Probably it's just me being obsessed with old-school podcasts, though. I do believe there are listeners (not sure if many or few) who don't mind if a podcast is AI-generated.
Take some article or book written for adults. Maybe some archaeological discovery, interesting stuff from HN. Or science books from the 1960s.
Then have it turned into a conversation between the father and a curious, seven year old daughter. And convert it to audio with two different speakers.
While it’s been fun to build this, I never ended up letting my kids use it. It just feels wrong. The educational equivalent of Harlow’s Monkeys.
Do you have any samples of the audio? It would be great to hear what it's like before trying it out.
Also, have you considered doing this all in client side JS? Would be a good way to protect the API key (at least in this demo case).
Like others have mentioned, I’d be scared to accidentally upload a 100 page PDF only for it to cost me $100 without me really knowing up front.
Just wondering why the choice of OpenAI TTS instead of elevenlabs?
I don't like podcasts. I tune out after about 30 seconds of chit chat and intros and blah blah blah and end up missing stuff and can't search for it or copy and paste it.
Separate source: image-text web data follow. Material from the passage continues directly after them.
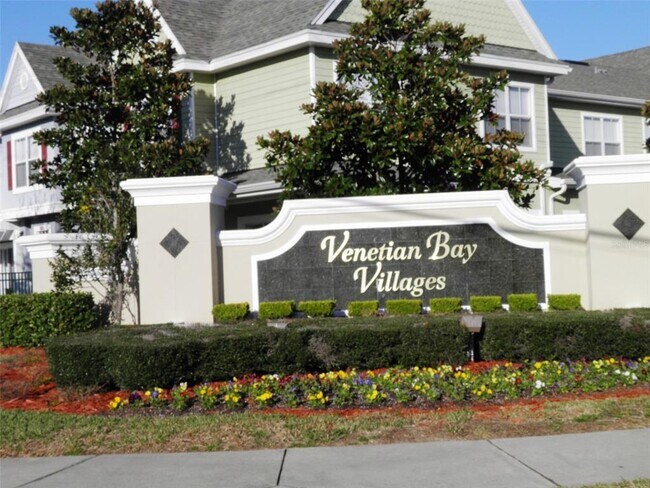 Building Photo - 4001 San Sebastian Dr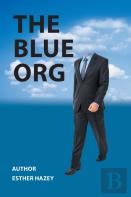 The Blue Org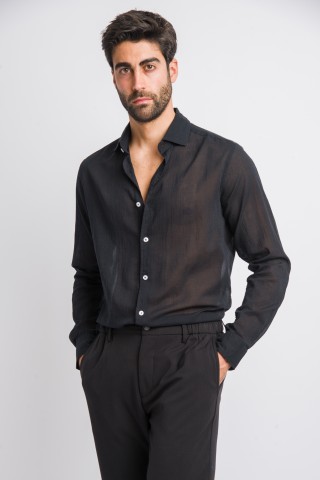 Camicia Leggera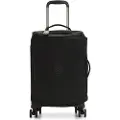 Kipling Spontaneous S 38l Kuffert Med Hjul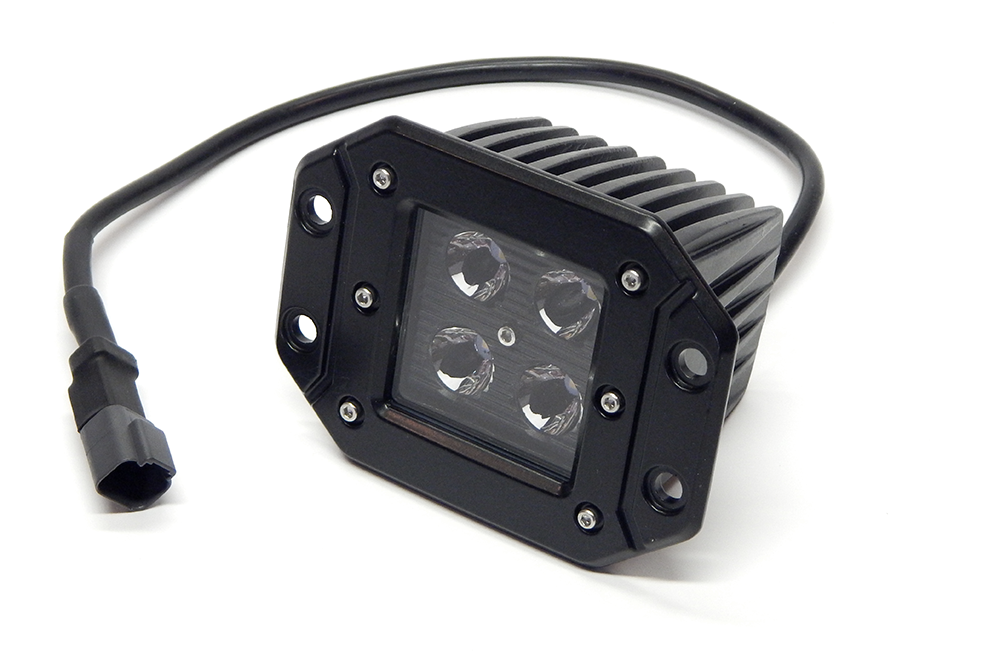 Southern TRU 79915 Driving/ Fog Light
That said if it's a topic that I'm really really ignorant about, a little podcast/YouTube can be helpful. For example Yannick kilchers YouTube videos, especially how he annotates and breaks down the math equations, can be very useful if the paper's domain is new to me.
I think about it as pre-reading the paper.
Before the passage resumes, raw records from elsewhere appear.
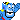161725.gif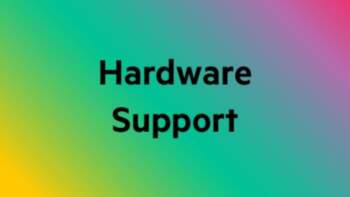 HPE 1Y PW FC NBD 612x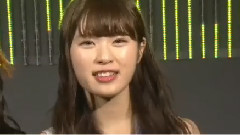 公演感想 再次中槍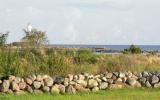 Holiday Home Kalmar Lan: Holiday Cottage In Löttorp, Öland For 6 Persons ...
A more focused first and second reading mode, may I propose, would add even more value. In these modes, the paper would be read more faithfully.
A problem that text to speech has when you feed it a regular PDF is that it will choke on titles, headings, footers, inline citations, page numbers, acronyms, abbreviations, numerical tables, charts, and diagrams.
So I would like to build or see something that conversationally reads the PDF as if it were a peer reading to me, unpacking abbreviations, mentioning titles and authors and years of citations (when I want that), describing charts, and perhaps even letting me interrupt to discuss specific misunderstandings I'm having.
There's obviously a challenge that reading a paper is an active engagement depending on your own knowledge state. We might gloss over formulas, footnotes, and citations on a first read, for example.
Still, a low hanging fruit would be a converter mode that accurately strips out page numbers and headers. There is little in this world more aggravating than listening to a 30 page paper, and having to hear that paper title and authors repeated an additional 15 times because it's reading the header.
It starts like this:
The way this uses different OpenAI TTS voices for the different roles is really neat!